Chanadda Poohongthong, Numchai Supparerkchaisakul


The purpose of this critical participatory action research was to design the transformative learning activities from identifying “the shared felt concerns” of the student teachers. The participants include 13 student teachers, 6 pre-service student teachers, a lecturer, 2 mentors, and a technical expert; all voluntarily agreed to participate from a university located in the lower north of Thailand. The data was collected by various instruments (informal conversations, draft of plan, checklists, and field notes). The process of this study was to 1) establish “a public sphere”, 2) ask the critical questions with the communicative action, 3) identify “shared felt concerns”, and 4) design of the transformative learning activities.

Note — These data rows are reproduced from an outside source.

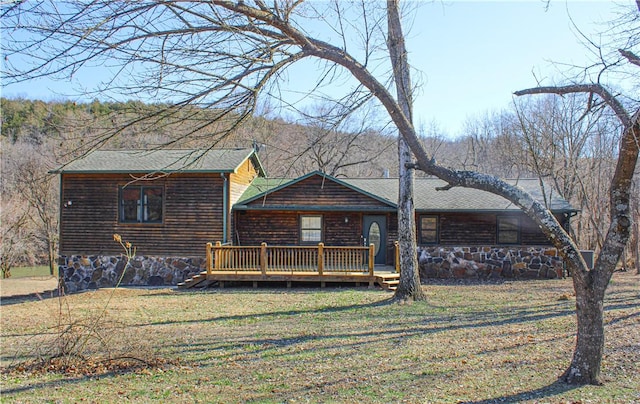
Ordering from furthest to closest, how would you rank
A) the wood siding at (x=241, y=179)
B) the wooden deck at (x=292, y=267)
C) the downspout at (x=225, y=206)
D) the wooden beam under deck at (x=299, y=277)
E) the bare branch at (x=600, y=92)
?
the wood siding at (x=241, y=179) → the downspout at (x=225, y=206) → the wooden deck at (x=292, y=267) → the wooden beam under deck at (x=299, y=277) → the bare branch at (x=600, y=92)

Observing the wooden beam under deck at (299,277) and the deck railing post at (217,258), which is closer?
the wooden beam under deck at (299,277)

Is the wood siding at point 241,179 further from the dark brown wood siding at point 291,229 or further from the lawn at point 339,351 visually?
the lawn at point 339,351

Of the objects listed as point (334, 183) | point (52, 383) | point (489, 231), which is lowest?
point (52, 383)

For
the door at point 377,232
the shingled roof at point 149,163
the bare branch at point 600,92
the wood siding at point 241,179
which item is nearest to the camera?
the bare branch at point 600,92

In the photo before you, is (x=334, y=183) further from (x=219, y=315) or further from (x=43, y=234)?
(x=43, y=234)

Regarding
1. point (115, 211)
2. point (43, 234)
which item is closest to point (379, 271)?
point (115, 211)

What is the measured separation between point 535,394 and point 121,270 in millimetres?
16496

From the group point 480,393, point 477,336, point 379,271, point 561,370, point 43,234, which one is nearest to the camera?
point 480,393

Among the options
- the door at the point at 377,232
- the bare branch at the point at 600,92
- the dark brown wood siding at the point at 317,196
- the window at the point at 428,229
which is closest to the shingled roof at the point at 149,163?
the dark brown wood siding at the point at 317,196

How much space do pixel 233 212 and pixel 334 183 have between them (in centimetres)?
396

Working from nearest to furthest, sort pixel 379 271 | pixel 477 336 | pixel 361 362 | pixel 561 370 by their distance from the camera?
1. pixel 561 370
2. pixel 361 362
3. pixel 477 336
4. pixel 379 271

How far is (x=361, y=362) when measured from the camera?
7.39 meters

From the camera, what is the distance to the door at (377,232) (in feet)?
65.1

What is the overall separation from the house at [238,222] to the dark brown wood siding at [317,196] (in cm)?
4
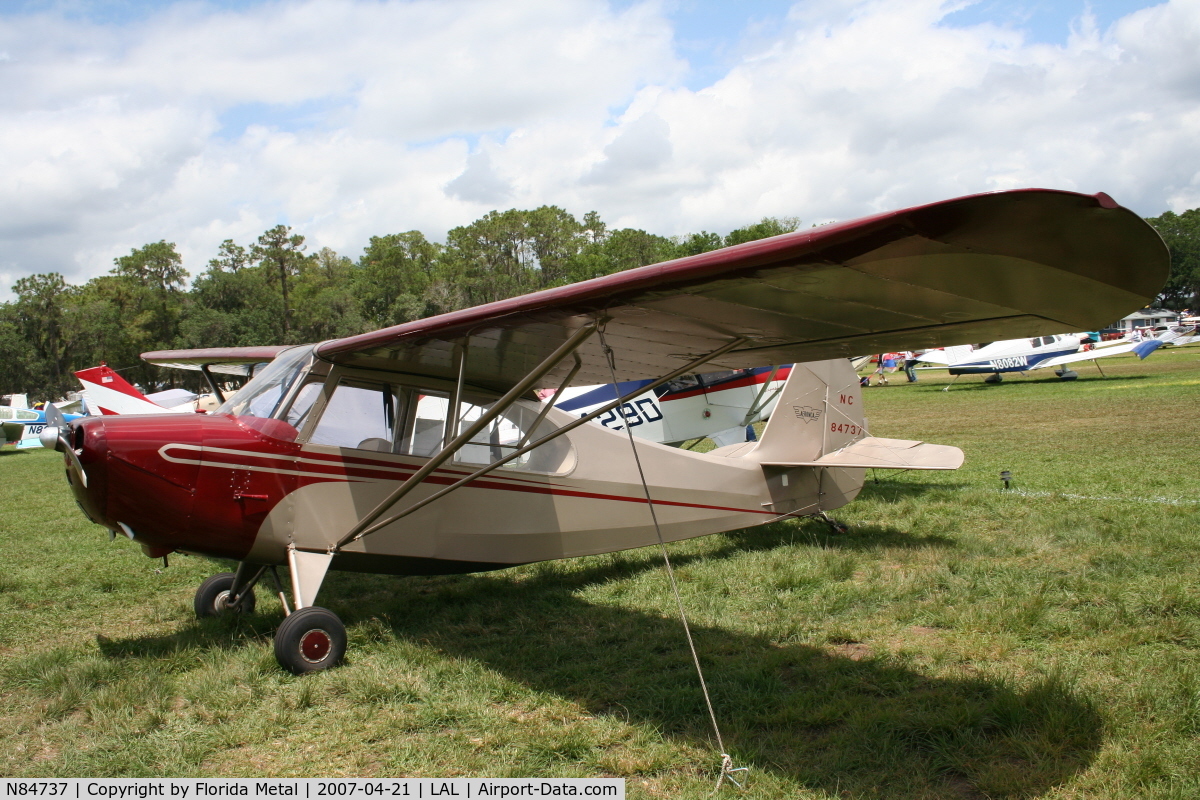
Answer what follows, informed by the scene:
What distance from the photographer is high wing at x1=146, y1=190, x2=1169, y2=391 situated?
2.08 m

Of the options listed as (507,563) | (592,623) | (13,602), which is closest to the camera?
(592,623)

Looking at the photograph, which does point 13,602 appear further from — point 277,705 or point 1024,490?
point 1024,490

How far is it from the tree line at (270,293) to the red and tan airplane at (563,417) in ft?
122

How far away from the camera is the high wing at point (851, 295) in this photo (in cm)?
208

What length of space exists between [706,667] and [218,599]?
3570 mm

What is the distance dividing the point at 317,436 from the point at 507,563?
1.62 meters

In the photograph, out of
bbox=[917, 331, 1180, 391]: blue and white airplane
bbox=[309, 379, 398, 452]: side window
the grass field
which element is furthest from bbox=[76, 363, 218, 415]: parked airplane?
bbox=[917, 331, 1180, 391]: blue and white airplane

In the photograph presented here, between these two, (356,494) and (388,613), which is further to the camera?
(388,613)

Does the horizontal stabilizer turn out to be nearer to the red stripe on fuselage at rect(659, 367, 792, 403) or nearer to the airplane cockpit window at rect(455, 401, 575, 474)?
the airplane cockpit window at rect(455, 401, 575, 474)

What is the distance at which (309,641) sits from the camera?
4.25 m

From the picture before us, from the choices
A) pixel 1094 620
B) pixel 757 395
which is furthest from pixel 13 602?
pixel 757 395

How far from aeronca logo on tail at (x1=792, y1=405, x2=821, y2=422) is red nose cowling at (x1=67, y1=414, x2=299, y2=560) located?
4.34 metres

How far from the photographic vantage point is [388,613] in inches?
215

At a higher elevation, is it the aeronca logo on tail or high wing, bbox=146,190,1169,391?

The results showed that there were 3 themes: first, fear of resistance towards teaching from students and a supervising teacher. Second, a lack of deep knowledge, experiences, and skills in the learner-centered approach, and third, student teachers were unconsciously passive learners. All themes led to design the activities for the 10 phases of the transformational process summarized as follows: starting with meditation, asking the critical questions, a metaphor for keeping a journal, round-robin discussion, group discussion, mind mapping, role play, building confidence and competence, and teaching in the actual classroom in the practicum experience. From these findings, it is recommended that establishing public sphere and communicative action through other activities or tools could support the participants’ self-reflection and learning.